Simetrisnews.com

HNW Apresiasi Perpres Ditjen Pesantren, Dorong Dana Abadi dan Tata Kelola Lebih Berkeadilan

Simetrisnews – Wakil Ketua MPR RI Hidayat Nur Wahid mengapresiasi progres pembentukan Direktorat Jenderal (Ditjen) Pesantren setelah Presiden menandatangani Peraturan Presiden (Perpres) terkait pembentukan Ditjen tersebut.

Menurut keterangan Wakil Menteri Agama Romo Syafi’i, Perpres saat ini tengah dalam tahap telaah di Sekretariat Umum sebelum diundangkan dalam Lembaran Negara.

HNW menilai kebijakan ini sebagai langkah strategis yang sejak lama didorong di DPR, khususnya di Komisi VIII, sebagai bagian dari penguatan kelembagaan pesantren di Indonesia.

“Alhamdulillah, penandatanganan Perpres ini merupakan langkah maju yang patut diapresiasi. Pembentukan Ditjen Pesantren sangat penting dalam rangka transformasi kelembagaan sekaligus peningkatan kualitas pendidikan keagamaan, khususnya pesantren,” ujar HNW, Rabu (8/4/2026).

Ia mengingatkan, pembentukan Ditjen Pesantren harus benar-benar menjadi solusi untuk memperkuat tata kelola dan pelayanan pesantren, bukan justru menambah beban birokrasi baru.

Soroti Dana Abadi Pesantren

Politikus PKS tersebut menekankan salah satu tugas penting Ditjen Pesantren adalah mengoptimalkan pengelolaan Dana Abadi Pesantren dengan mendorong pemisahannya dari Dana Abadi Pendidikan.

Menurut HNW, selama ini porsi manfaat untuk pesantren belum sebanding dengan kontribusi besarnya terhadap pendidikan nasional.

“Saat ini, baru sekitar Rp 500 miliar yang dialokasikan untuk pesantren, dari total hasil pengembangan dana abadi pendidikan yang di tahun 2025 sudah mencapai lebih dari Rp 11 triliun,” ungkapnya.

Ia berharap ke depan Dana Abadi Pesantren dapat dikelola secara mandiri dan memberikan imbal hasil yang lebih besar bagi kemajuan pendidikan pesantren.

Kelola Ekosistem Pesantren yang Besar

Berdasarkan data Kementerian Agama, terdapat 42.369 pesantren, 104.204 madrasah diniyah takmiliyah, 194.901 lembaga pendidikan Al-Qur’an, serta 91 Ma’had Aly, dengan total 12,6 juta santri dan lebih dari 2 juta ustaz di seluruh Indonesia.

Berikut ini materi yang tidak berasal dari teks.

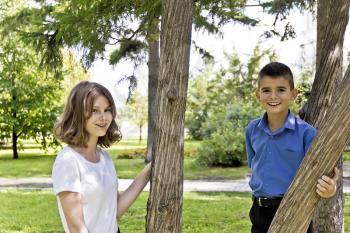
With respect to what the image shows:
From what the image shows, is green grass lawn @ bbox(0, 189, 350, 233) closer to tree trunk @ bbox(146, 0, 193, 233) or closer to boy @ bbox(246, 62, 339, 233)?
boy @ bbox(246, 62, 339, 233)

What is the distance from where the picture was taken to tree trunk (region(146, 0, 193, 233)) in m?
2.23

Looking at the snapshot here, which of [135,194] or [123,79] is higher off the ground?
[123,79]

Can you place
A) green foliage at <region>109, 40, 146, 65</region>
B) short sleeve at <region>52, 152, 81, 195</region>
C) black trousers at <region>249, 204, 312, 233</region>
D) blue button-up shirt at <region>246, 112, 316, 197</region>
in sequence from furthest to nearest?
1. green foliage at <region>109, 40, 146, 65</region>
2. black trousers at <region>249, 204, 312, 233</region>
3. blue button-up shirt at <region>246, 112, 316, 197</region>
4. short sleeve at <region>52, 152, 81, 195</region>

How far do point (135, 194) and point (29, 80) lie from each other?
60.3 feet

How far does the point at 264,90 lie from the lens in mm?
2426

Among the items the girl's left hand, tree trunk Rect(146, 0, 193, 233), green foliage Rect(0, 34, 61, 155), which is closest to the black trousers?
tree trunk Rect(146, 0, 193, 233)

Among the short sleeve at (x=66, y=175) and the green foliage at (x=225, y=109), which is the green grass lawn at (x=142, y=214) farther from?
the green foliage at (x=225, y=109)

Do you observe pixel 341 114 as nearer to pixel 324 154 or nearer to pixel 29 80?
pixel 324 154

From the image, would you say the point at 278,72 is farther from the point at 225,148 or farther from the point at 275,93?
the point at 225,148

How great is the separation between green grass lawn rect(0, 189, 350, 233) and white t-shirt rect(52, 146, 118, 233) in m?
4.02

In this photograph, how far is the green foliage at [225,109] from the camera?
14.5 m

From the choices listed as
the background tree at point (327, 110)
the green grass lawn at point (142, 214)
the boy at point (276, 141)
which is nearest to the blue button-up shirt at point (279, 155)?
the boy at point (276, 141)

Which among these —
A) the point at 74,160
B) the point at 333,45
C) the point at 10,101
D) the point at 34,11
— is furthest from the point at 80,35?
the point at 10,101

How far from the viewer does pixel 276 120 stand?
2.50 metres
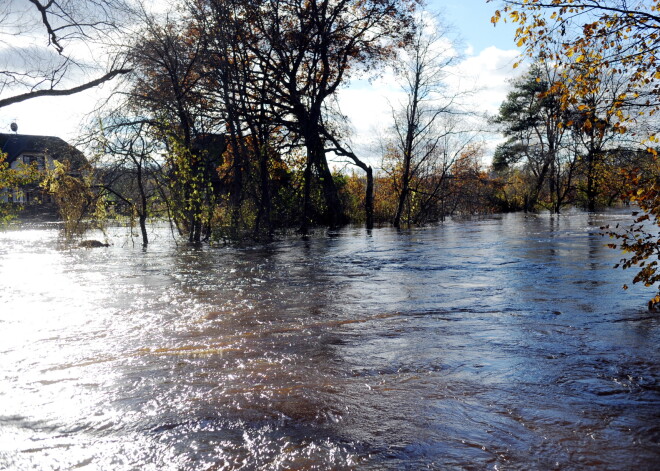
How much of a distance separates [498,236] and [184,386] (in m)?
14.5

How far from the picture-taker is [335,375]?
4051 millimetres

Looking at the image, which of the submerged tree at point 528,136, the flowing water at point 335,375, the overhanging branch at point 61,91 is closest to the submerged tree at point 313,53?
the overhanging branch at point 61,91

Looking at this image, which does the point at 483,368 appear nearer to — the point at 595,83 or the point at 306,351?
the point at 306,351

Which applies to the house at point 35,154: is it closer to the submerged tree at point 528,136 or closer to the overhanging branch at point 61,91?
the overhanging branch at point 61,91

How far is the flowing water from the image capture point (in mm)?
2885

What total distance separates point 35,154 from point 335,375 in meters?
65.7

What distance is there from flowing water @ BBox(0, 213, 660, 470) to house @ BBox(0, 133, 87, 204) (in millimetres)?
7360

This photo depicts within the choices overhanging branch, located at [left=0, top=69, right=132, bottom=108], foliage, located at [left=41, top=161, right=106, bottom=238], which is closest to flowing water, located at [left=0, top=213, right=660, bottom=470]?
overhanging branch, located at [left=0, top=69, right=132, bottom=108]

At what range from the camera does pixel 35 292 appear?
8.33m

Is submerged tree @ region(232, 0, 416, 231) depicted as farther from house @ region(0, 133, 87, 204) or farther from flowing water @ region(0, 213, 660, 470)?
flowing water @ region(0, 213, 660, 470)

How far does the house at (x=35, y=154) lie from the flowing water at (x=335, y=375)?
7.36m

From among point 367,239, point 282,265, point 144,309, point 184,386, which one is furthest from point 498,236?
point 184,386

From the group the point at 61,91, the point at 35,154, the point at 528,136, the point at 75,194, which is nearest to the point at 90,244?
the point at 75,194

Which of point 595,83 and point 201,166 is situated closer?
point 595,83
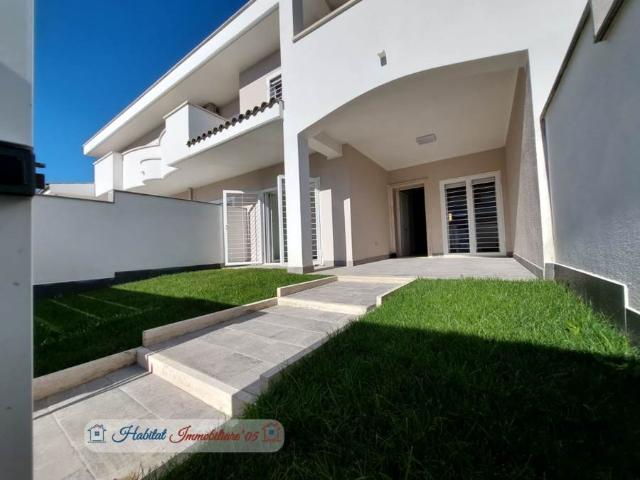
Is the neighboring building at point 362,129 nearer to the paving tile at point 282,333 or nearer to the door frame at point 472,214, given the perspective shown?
the door frame at point 472,214

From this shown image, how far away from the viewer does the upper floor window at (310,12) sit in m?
5.40

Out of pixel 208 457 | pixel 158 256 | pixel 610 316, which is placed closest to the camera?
pixel 208 457

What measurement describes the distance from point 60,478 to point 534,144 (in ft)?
17.5

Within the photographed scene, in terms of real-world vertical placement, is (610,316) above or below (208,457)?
above

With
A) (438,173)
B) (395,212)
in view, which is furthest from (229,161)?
(438,173)

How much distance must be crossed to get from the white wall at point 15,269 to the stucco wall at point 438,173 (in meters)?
9.09

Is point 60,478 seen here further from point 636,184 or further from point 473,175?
point 473,175

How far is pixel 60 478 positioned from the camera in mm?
1212

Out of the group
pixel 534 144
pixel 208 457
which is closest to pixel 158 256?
pixel 208 457

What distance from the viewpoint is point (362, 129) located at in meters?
6.23

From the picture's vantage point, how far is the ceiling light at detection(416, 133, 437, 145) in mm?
6762

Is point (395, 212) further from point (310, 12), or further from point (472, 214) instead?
point (310, 12)

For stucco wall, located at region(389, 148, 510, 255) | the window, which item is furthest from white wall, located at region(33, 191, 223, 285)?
stucco wall, located at region(389, 148, 510, 255)

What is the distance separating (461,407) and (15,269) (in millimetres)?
1748
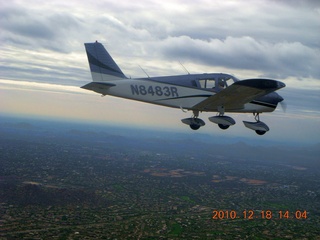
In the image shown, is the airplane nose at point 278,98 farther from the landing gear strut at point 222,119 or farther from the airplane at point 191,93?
the landing gear strut at point 222,119

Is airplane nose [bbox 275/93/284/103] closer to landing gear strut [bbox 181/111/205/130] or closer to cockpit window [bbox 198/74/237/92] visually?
cockpit window [bbox 198/74/237/92]

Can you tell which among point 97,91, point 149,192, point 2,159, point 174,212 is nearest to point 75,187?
point 149,192

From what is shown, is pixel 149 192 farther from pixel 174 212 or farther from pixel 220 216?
pixel 220 216

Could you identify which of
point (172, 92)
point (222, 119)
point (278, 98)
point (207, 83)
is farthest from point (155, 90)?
point (278, 98)
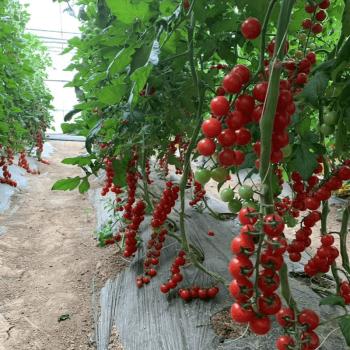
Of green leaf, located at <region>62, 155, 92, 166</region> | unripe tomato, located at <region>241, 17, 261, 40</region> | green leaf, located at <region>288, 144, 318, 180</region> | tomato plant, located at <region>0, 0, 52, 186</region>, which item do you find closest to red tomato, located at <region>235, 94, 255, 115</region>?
unripe tomato, located at <region>241, 17, 261, 40</region>

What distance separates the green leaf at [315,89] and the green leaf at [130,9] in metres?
0.49

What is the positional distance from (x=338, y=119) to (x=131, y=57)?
→ 1.79 ft

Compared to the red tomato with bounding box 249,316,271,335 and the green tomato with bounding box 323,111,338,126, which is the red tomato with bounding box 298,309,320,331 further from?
the green tomato with bounding box 323,111,338,126

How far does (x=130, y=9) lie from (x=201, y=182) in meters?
0.51

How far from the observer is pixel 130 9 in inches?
38.0

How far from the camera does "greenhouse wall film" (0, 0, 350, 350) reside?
62 cm

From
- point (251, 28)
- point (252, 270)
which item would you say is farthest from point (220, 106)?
point (252, 270)

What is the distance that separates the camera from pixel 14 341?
1.98 meters

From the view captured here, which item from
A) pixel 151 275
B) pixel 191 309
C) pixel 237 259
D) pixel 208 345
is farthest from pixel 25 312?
pixel 237 259

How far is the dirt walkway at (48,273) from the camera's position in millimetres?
2062

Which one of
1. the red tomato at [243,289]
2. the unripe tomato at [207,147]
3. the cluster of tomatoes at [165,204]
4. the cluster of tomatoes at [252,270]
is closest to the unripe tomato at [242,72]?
the unripe tomato at [207,147]

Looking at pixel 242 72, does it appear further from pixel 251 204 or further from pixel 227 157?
pixel 251 204

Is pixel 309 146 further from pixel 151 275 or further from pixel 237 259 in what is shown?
pixel 151 275

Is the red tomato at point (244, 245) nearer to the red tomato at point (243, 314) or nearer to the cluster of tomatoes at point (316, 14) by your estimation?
the red tomato at point (243, 314)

Dengan skala tersebut, HNW menegaskan Ditjen Pesantren harus mampu menjangkau seluruh fungsi pesantren sebagaimana diamanatkan dalam Undang-Undang Nomor 18 Tahun 2019 tentang Pesantren, yakni fungsi pendidikan, dakwah, dan pemberdayaan masyarakat.

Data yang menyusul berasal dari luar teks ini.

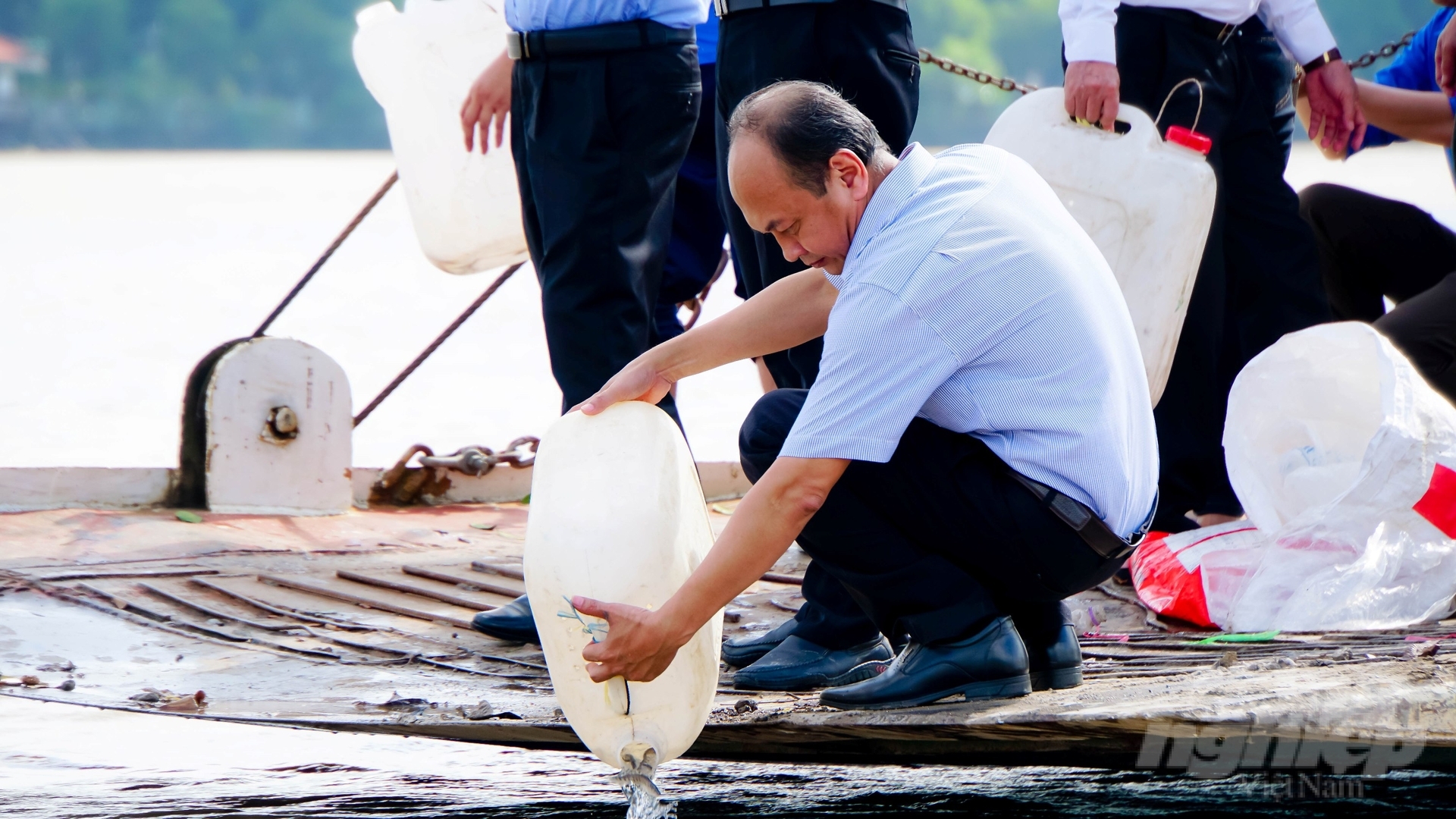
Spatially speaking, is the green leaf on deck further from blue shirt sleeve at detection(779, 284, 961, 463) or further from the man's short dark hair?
the man's short dark hair

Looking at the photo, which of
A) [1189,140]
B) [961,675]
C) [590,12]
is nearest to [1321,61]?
[1189,140]

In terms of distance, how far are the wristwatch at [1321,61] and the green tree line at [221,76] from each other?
42.3 meters

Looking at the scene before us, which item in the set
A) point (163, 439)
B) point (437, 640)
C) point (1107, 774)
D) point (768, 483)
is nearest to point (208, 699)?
point (437, 640)

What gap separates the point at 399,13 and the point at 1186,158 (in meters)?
2.20

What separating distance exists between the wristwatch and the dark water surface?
5.93ft

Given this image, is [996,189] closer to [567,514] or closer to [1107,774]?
[567,514]

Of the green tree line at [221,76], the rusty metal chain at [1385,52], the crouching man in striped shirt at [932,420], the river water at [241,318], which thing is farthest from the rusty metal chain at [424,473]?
the green tree line at [221,76]

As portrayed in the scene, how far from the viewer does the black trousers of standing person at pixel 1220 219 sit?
370cm

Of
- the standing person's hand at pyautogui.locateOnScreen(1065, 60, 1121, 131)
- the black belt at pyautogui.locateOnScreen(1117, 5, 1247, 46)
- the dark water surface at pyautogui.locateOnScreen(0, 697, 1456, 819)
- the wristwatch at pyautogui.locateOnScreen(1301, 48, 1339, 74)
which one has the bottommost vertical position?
the dark water surface at pyautogui.locateOnScreen(0, 697, 1456, 819)

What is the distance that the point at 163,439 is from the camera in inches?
256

Ia juga mendorong kebijakan afirmatif seperti pembebasan pajak untuk pembangunan dan tanah pesantren sebagai bentuk dukungan nyata negara.

“Pesantren memiliki karakter kemandirian dan fleksibilitas yang khas. Kehadiran Ditjen Pesantren harus memperkuat, bukan membatasi ruang gerak pesantren,” tegasnya.

HNW berharap Kementerian PAN-RB dan Kementerian Agama segera menindaklanjuti Perpres ini dengan penyusunan struktur organisasi, penguatan anggaran, serta program konkret yang menjawab kebutuhan pesantren.